Adverbial Clause of Reason Definition with Examples

Adverbial Clause of Reason! Adverbial or adverb clause of reason tells you why something happens, i.e., it is to express the reason for something and answer the question “why”.

Adverbial Clause of Reason Definition with Examples

What Is Clause of Reason?

Must Read: Adverb Clause of Result


The baby cried loudly because something dropped on his head.

This sentence consists of two clauses i.e., the first clause, ‘The baby cried loudly,’ is the complete sentence that tells us what happens. The second clause starting with the conjunction ‘because,’ is a subordinate clause that tells the reason, i.e., why the baby cried. Such a subordinate clause, which tells us reason and functions as an adverb in a sentence, is called a subordinate adverb clause of reason or adverbial clause of reason.

The above sentence consists of the following parts.

Two Finite Verbs: cried and dropped
Main Clause: The baby cried loudly
Conjunction: because (join the two clauses)
Subordinate Clause: something dropped on his head. (it modifies the verb ‘cried’ in the main clause.

The following are some subordinating conjunctions that usually begin a subordinate adverb clause of reason.

because of
the reason for
in case
due to
seeing as
seeing that

Adverbial/Adverb Clause of Reason Examples

The following are examples of adverb clauses of reason.
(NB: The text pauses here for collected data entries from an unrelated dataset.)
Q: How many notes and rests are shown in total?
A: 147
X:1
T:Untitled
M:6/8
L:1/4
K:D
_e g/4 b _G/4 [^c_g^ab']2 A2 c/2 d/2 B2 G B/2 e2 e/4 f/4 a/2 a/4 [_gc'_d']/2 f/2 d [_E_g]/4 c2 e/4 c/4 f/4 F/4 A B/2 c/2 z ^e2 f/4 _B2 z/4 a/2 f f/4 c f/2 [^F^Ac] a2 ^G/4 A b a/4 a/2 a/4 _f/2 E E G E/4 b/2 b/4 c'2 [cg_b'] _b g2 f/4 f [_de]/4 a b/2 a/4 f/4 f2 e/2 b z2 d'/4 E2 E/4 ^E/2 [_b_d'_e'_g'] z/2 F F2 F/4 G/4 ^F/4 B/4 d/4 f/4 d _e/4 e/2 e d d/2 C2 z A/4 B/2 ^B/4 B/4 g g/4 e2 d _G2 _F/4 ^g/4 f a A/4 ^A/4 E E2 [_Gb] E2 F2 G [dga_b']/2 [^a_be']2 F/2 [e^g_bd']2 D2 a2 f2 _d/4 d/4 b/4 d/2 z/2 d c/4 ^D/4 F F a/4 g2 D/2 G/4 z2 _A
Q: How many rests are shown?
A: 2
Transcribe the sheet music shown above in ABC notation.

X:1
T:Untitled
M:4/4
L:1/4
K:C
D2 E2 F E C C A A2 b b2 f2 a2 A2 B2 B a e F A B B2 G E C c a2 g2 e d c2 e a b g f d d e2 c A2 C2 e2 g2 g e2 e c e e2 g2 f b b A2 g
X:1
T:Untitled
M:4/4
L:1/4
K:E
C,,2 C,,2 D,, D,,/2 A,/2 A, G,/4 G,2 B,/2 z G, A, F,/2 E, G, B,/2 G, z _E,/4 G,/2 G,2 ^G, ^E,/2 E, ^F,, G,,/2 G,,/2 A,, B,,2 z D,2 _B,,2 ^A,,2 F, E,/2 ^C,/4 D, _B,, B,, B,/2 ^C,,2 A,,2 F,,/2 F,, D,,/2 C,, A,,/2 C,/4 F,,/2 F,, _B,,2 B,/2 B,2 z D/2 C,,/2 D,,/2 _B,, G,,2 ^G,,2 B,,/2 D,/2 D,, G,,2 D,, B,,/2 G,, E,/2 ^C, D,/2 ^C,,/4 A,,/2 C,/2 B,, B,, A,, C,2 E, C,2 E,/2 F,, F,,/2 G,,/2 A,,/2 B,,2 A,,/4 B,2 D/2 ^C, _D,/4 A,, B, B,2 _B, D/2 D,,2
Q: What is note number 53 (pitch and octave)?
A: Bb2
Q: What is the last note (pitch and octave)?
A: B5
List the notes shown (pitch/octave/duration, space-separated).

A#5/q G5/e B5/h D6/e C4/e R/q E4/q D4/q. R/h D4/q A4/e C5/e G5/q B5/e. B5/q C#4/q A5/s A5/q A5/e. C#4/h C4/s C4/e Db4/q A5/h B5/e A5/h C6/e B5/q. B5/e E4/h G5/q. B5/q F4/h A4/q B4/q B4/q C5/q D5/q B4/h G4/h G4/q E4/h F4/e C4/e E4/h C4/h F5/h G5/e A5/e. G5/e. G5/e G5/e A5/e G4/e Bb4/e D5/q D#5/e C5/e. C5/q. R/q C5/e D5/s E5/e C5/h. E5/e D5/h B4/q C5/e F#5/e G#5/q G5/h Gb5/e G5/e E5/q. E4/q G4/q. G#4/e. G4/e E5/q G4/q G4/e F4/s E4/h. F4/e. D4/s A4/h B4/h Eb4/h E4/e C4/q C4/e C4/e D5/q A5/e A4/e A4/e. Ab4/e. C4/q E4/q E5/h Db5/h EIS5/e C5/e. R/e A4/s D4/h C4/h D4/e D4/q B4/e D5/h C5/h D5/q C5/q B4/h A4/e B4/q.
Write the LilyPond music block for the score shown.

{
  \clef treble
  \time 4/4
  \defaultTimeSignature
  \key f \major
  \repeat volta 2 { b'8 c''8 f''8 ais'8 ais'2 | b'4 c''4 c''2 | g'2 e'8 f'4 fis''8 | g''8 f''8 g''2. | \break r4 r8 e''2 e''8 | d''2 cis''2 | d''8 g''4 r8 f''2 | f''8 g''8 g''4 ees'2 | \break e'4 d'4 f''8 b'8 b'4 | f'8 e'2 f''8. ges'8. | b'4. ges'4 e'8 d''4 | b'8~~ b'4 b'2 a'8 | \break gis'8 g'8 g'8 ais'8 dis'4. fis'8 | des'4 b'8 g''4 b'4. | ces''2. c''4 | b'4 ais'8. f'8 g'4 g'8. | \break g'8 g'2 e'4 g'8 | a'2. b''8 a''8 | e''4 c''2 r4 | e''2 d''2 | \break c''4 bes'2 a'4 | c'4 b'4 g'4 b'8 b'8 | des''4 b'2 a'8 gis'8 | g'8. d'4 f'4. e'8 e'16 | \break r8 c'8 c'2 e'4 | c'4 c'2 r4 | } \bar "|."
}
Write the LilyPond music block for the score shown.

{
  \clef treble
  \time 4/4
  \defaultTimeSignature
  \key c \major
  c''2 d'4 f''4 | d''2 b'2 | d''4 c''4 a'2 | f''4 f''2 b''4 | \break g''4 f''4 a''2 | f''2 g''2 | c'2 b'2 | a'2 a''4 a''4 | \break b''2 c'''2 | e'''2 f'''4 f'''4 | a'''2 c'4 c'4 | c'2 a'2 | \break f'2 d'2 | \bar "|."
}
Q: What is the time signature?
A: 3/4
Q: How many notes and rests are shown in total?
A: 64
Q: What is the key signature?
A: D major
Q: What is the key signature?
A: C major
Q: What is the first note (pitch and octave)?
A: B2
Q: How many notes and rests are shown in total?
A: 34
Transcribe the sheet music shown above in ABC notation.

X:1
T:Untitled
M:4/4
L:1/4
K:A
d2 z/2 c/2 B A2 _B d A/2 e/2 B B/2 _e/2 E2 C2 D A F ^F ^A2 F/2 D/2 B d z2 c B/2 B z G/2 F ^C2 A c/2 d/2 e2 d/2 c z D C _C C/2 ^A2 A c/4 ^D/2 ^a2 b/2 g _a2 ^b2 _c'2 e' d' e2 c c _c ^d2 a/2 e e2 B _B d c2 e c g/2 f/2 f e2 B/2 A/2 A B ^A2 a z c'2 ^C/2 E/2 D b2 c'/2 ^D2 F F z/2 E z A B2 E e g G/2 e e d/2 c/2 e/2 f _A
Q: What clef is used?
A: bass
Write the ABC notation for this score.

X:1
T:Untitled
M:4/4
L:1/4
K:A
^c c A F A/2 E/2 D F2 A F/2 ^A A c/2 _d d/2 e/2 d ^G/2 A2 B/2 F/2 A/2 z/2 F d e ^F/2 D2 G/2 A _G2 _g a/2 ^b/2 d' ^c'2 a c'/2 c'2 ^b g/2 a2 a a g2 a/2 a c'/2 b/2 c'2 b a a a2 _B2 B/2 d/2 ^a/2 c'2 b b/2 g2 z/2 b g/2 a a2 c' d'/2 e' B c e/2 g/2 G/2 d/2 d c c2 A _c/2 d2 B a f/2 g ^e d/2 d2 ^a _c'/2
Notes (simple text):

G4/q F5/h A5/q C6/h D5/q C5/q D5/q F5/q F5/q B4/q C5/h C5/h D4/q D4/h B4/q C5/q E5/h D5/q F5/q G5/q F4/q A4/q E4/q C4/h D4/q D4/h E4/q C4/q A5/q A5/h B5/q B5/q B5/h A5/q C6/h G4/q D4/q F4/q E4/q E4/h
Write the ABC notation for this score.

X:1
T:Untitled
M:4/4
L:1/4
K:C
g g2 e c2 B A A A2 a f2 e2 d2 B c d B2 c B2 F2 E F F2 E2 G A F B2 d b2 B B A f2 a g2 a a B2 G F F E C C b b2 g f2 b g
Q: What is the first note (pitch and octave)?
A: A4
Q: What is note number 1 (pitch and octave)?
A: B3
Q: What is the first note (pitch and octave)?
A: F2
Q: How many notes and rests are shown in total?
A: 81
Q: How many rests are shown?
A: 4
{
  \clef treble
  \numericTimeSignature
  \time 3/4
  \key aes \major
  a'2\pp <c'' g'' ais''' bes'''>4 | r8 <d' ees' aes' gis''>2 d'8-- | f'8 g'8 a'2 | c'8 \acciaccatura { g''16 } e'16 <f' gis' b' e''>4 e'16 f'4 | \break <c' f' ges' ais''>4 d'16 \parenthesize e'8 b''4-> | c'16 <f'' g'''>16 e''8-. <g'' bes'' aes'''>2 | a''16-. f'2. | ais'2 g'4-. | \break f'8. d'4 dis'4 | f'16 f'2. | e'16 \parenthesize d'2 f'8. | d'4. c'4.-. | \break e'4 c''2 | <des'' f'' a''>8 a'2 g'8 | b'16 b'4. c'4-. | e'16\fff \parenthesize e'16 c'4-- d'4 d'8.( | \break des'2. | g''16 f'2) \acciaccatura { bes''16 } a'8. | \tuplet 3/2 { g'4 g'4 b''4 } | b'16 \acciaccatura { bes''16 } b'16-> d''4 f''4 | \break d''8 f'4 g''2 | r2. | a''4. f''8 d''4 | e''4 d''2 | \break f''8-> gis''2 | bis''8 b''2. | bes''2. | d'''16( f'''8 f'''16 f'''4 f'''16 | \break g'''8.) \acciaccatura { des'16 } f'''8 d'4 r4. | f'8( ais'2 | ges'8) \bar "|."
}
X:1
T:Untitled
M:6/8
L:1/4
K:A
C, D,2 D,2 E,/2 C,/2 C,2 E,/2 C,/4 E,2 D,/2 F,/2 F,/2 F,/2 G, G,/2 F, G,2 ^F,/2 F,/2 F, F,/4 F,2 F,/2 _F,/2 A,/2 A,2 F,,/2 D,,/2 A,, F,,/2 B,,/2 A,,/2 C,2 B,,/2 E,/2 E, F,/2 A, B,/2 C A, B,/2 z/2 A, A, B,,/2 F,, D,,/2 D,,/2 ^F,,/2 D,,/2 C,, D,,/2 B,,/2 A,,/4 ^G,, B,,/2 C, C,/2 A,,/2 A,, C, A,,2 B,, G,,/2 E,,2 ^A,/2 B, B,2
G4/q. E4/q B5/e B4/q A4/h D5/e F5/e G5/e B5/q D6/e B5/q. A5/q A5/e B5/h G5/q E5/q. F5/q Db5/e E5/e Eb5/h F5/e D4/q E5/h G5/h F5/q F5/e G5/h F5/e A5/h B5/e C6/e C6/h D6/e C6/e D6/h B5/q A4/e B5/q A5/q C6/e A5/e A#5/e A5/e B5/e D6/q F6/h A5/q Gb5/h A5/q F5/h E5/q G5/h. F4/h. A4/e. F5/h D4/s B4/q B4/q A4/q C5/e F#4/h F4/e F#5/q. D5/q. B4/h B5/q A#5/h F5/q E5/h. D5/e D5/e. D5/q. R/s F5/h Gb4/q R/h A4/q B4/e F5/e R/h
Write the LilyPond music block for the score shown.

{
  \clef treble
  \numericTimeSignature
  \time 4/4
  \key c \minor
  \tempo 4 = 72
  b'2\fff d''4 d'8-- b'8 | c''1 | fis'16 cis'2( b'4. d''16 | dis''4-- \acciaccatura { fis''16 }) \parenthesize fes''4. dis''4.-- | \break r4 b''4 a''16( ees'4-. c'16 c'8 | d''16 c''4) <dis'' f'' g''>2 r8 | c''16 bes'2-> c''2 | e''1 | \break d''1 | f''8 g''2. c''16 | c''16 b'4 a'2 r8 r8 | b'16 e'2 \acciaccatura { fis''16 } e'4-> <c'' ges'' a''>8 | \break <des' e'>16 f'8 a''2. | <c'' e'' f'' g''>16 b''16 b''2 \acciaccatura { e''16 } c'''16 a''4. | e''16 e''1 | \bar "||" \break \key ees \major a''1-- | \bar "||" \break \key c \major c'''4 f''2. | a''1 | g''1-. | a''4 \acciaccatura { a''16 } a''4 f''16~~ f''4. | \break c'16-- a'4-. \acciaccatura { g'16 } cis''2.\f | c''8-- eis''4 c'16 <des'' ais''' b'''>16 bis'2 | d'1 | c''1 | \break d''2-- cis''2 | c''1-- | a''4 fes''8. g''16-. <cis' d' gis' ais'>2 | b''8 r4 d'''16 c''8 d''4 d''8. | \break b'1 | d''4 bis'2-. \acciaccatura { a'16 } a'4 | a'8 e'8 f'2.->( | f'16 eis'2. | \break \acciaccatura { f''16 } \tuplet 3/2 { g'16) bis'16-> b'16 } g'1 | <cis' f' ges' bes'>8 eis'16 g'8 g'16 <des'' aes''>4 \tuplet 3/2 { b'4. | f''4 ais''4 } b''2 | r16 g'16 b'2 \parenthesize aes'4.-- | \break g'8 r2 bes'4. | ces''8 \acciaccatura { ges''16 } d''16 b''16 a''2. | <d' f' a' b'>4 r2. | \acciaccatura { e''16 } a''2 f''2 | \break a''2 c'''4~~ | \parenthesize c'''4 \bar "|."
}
In each sentence, the adverb clause states the reason or cause of the action expressed in the main clause.

  • As we were late, we walked quickly to the school.
  • I went to his home for I had something to tell him.
  • Since I had no money, I didn’t pay him.
  • She looked after the baby so that I could go and purchase clothes on my own.
  • I often came from the office late because of/due to the traffic.
  • He was awarded due to the fact that he works with honesty.
  • Since I had to work hard, I didn’t have time to study history books.
  • They camped in that village as it was too dark to go on.
  • We did not buy the toys because we did not like their color.
  • Seeing that she knows English, she had better do the talking.
  • The students did it because their teacher told them to do it.
  • Since he didn’t complete it, he was fined. (avoid using so and therefore in the main clause)
  • As some students were absent, they were punished.
  • As the gatekeeper was not there, we spoke to his son.
  • His English is improving because he studies hard. (why his English is improving? The adverb clause of reason answers this question)

Adverb Phrases of Reason vs. Adverb Clauses of Reason Difference

Both adverb phrases of reason and adverb clauses of reason have the same function. But they are different in structure from each other. We can turn a phrase into a subordinate clause by making a subject-verb combination in it.


  • I was absent for three days because of my illness. (because of my illness is an adverb phrase that tells the reason)
  • I was absent for three days because I was ill. (because I was ill is an adverb clause that tells the reason)
  • Adverb Phrase of Reason: Having another problem we were unable to reach.
  • Adverb Clause of Reason: As we had another problem, we were unable to reach.
  • Adverb Phrase of Reason: We work in this way according to your directives.
  • Adverb Clause of Reason: We work in this way as the manager has directed us.
  • Adverb Phrase of Reason: I am glad to have you with us.
  • Adverb Clause of Reason: I am glad because I have you with us.